The white-lined antbird (Myrmoborus lophotes) is a species of bird in subfamily Thamnophilinae of family Thamnophilidae, the "typical antbirds". It is found in Bolivia, Brazil, and Peru.

==Taxonomy and systematics==

The white-lined antbird has a complicated taxonomic history. It was originally described in 1914 as Percnostola lophotes. Some later authors placed it in genus Myrmeciza, a treatment that did not gain wide acceptance. The specimen from which the original description was made is apparently a subadult male whose plumage is similar to an adult female's. A later specimen of an adult male bird was initially described as a new species, Percnostola macrolopha, but in 1982 it was confirmed to be the same species as the original Percnostola lophotes. Several early twentieth century studies determined that the white-lined antbird did not belong to genus Percnostola, and a genetic study published in 2013 found that it is embedded within Myrmoborus.

The white-lined antbird is monotypic.

==Description==

The white-lined antbird is 14 to 14.5 cm long and weighs 28 to 31 g. Both sexes have a prominent crest. Adult males are mostly blackish gray, with their head and breast being the darkest and their flanks the lightest shades. They have a white patch between their scapulars. Their outermost primaries have a narrow white edge and their wing coverts have white tips. Adult females have a cinnamon-rufous crown. Their upperparts, wings, and tail are reddish yellow-brown with cinnamon-rufous edges on the wing coverts. Their face is grayish. Their throat and underparts are mostly white with a gray tinge across the breast and a cinnamon-olive tinge on their sides, flanks, and crissum. Subadult males resemble adult females.

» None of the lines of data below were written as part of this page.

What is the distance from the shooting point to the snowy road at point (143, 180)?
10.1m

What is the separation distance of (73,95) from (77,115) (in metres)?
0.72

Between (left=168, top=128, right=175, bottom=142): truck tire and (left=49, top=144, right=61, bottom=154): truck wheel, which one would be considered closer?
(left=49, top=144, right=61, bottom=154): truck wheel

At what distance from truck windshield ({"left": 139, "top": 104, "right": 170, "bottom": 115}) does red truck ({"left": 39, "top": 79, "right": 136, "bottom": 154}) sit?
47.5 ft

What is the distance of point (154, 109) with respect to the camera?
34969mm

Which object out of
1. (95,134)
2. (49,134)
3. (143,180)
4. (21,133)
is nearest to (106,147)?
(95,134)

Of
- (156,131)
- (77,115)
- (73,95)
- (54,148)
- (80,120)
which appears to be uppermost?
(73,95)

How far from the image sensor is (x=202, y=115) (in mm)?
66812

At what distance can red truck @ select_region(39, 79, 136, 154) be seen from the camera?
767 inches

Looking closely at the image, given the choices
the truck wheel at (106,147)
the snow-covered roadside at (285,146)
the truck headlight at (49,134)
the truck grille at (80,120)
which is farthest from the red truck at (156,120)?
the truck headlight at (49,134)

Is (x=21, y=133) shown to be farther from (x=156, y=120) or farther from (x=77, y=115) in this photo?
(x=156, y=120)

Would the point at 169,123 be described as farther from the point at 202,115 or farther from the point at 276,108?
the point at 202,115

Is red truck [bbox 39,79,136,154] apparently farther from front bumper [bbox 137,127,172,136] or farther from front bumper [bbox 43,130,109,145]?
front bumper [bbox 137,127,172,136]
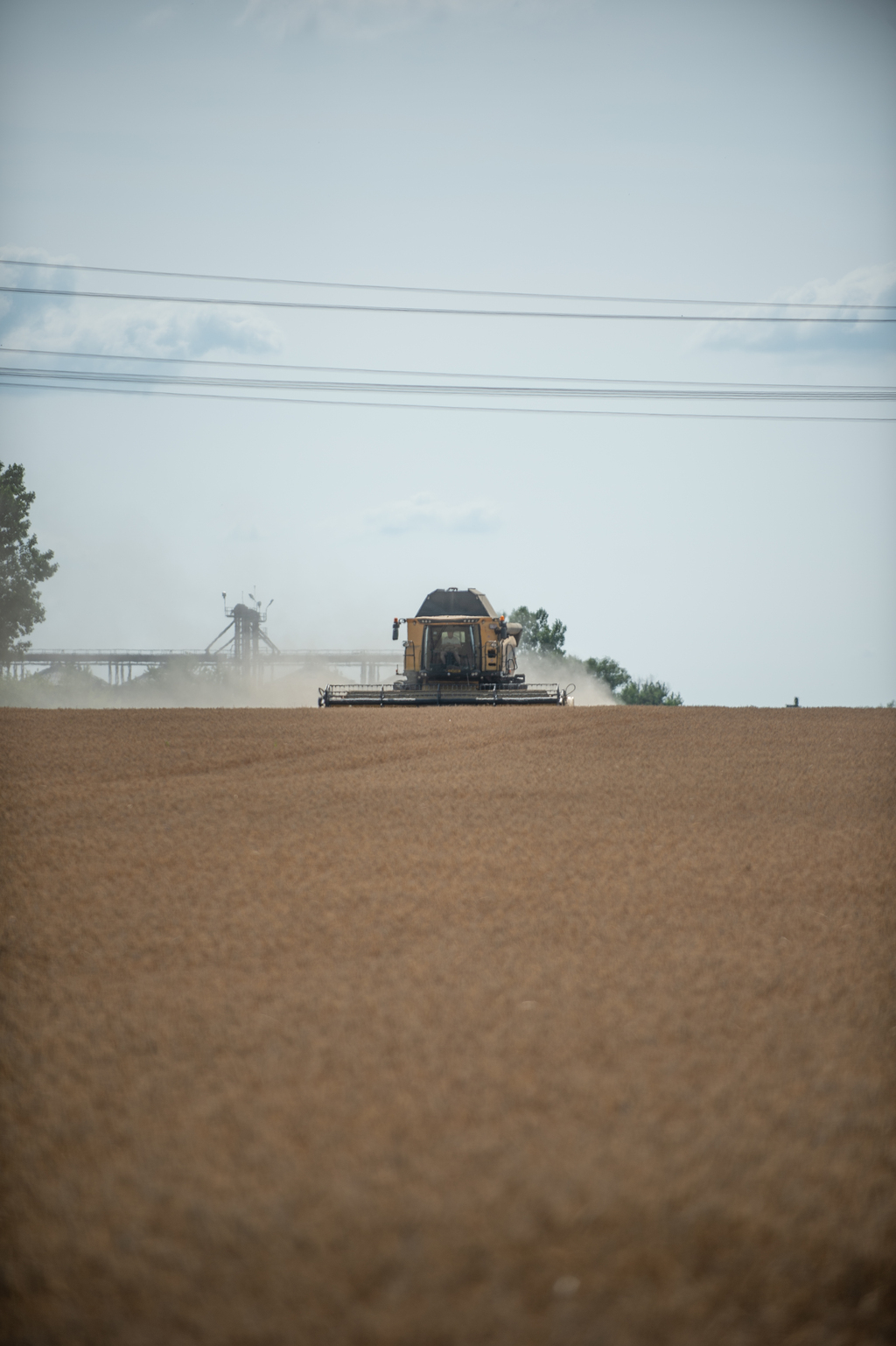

==Distribution and habitat==

The white-lined antbird is found in southeastern Peru from the Department of Ucayali south to the Department of Puno, in adjoining far western Acre state of Brazil, and in northwestern Bolivia's Pando and La Paz departments. It inhabits the floor and understorey of várzea and transitional forest along rivers. It almost entirely frequents dense stands of Guadua bamboo there and also somewhat above the floodplain. Away from bamboo it is found in dense stands of Heliconia and Costus. In elevation it mostly occurs below 750 m but locally is found as high as 1450 m (to 1350 m in Peru).

==Behavior==
===Movement===

The white-lined antbird is believed to be a year-round resident throughout its range.

===Feeding===

The white-lined antbird's diet is not known in detail but includes insects and probably spiders. It typically forages singly, in pairs, or in small family groups in dense vegetation, mostly on the ground or within about 1 m of it though occasionally as high as about 8 m. It hops between feeding stops, raising and lowering its crest and bobbing its tail. It captures prey by reaching to leaves, vines, and branches and by vigorously rooting through leaf litter. It has been observed attending an army ant swarm to capture prey fleeing the ants. It seldom joins mixed-species feeding flocks.

===Breeding===

Nothing is known about the white-lined antbird's breeding biology.

===Vocalization===

The white-lined antbird's song is "a descending, accelerating series of hollow whistles, with a noticeably long space between the first note and the rest of the song: TEW tew-tew-tew'tew'tew'tu'tutu". Its call is "a hollow, musical chew note" that is often followed by "a growled reeh".

==Status==

The IUCN originally in 2004 assessed the white-lined antbird as being of Least Concern, then in 2012 as Near Threatened, and in 2020 again as of Least Concern. It has a somewhat restricted range; its estimated population of at least 500,000 mature individuals is believed to be decreasing. "The principal threat to the species is forest loss...however, large tracts of forests within the range are protected in national parks and reserves." "Continued protection of these existing parks and reserves should ensure the survival of viable populations of this antbird."